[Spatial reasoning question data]
###

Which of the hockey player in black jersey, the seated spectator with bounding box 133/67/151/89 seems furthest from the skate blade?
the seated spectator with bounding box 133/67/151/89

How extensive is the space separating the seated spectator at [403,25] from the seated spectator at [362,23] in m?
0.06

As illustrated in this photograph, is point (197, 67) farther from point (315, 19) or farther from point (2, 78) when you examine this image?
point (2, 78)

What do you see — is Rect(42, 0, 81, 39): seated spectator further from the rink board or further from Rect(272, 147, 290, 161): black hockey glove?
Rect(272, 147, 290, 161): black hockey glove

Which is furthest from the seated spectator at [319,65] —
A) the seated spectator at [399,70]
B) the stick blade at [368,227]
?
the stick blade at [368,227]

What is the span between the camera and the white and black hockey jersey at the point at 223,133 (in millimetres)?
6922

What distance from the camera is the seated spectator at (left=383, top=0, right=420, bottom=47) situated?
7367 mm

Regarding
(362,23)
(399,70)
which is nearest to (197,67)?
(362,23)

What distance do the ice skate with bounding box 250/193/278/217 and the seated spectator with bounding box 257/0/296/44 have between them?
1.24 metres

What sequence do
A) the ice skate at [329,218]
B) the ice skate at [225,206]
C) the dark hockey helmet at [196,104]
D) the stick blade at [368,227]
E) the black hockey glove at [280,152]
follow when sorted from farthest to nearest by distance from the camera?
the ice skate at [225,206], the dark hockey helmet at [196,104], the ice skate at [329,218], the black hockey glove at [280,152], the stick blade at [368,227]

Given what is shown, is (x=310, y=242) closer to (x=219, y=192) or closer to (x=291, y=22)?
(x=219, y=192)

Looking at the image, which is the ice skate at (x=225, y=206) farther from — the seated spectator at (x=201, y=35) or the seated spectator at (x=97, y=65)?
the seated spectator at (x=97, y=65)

###

● **EXERCISE DIRECTIONS**: Copy the rows word for word, from the line containing "What distance from" through the last of the rows.

● **EXERCISE ANSWER**:
What distance from the camera is the seated spectator at (left=383, top=0, right=420, bottom=47) situated?
7367 mm

Regarding
(362,23)
(399,70)
which is nearest to (197,67)?
(362,23)

What distance do the ice skate with bounding box 250/193/278/217 and the seated spectator with bounding box 257/0/296/44 have between them?
1.24 metres

What sequence do
A) the ice skate at [329,218]
B) the ice skate at [225,206]
C) the dark hockey helmet at [196,104]
D) the stick blade at [368,227]
E) the black hockey glove at [280,152]
follow when sorted from farthest to nearest by distance from the camera?
the ice skate at [225,206], the dark hockey helmet at [196,104], the ice skate at [329,218], the black hockey glove at [280,152], the stick blade at [368,227]

Given what is shown, is (x=310, y=242) closer to (x=219, y=192) or closer to (x=291, y=22)?
(x=219, y=192)

Looking at the image, which is the ice skate at (x=225, y=206) farther from — the seated spectator at (x=201, y=35) or the seated spectator at (x=97, y=65)?
the seated spectator at (x=97, y=65)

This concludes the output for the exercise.